→ **Information shown**
_ _ _ _

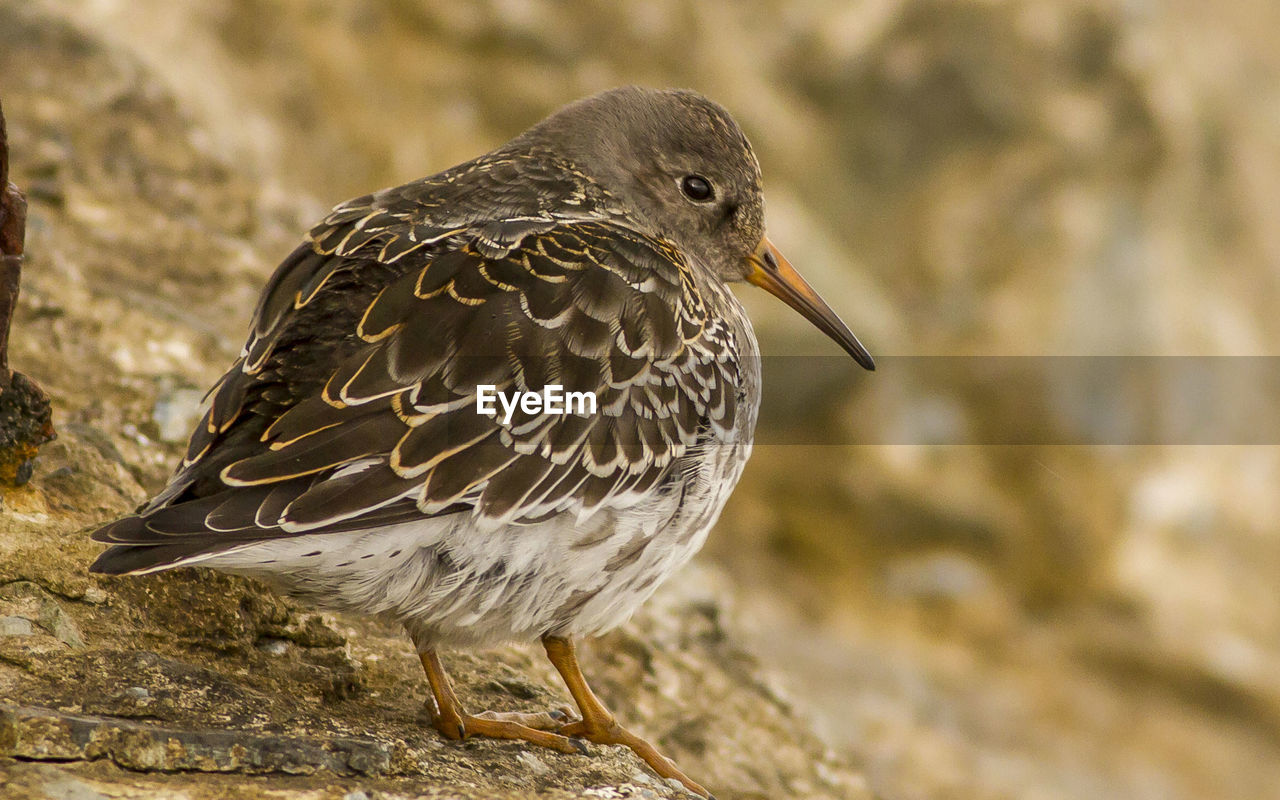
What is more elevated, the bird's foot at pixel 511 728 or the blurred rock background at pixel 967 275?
the blurred rock background at pixel 967 275

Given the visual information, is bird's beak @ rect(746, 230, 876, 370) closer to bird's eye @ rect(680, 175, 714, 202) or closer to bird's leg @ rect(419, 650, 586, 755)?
bird's eye @ rect(680, 175, 714, 202)

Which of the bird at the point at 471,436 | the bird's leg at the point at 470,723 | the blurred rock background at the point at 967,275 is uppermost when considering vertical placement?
the blurred rock background at the point at 967,275

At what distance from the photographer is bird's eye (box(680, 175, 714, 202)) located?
15.8 feet

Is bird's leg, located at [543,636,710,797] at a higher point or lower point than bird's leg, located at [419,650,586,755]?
higher

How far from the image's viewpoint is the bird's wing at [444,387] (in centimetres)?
324

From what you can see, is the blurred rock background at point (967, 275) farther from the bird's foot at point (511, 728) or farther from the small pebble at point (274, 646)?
the small pebble at point (274, 646)

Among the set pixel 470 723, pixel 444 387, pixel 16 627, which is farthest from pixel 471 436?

_ _ _ _

Type out all of the entries above word for word, but leave out the pictures.

What is more elevated, the bird's foot at pixel 511 728 or the blurred rock background at pixel 967 275?
the blurred rock background at pixel 967 275

Given the visual information, is bird's beak @ rect(746, 230, 876, 370) closer to bird's eye @ rect(680, 175, 714, 202) or closer to bird's leg @ rect(419, 650, 586, 755)?
bird's eye @ rect(680, 175, 714, 202)

Which of the bird at the point at 471,436 | the bird's leg at the point at 470,723 | the blurred rock background at the point at 967,275 is uppermost when considering vertical placement?
the blurred rock background at the point at 967,275

At what distance from the photographer is bird's eye (box(680, 175, 714, 202)) located?
15.8 feet

Is bird's leg, located at [543,636,710,797] at a higher point or lower point than bird's leg, located at [419,650,586,755]?
higher

How far from the image's viewpoint is the bird's wing at [444,387] (in centimetres)?
324

From what you can see, is the blurred rock background at point (967, 275) farther from the bird's foot at point (511, 728) or farther from the small pebble at point (274, 646)?
the small pebble at point (274, 646)

Among the set pixel 470 723, pixel 444 387, pixel 16 627, which is farthest from pixel 471 436?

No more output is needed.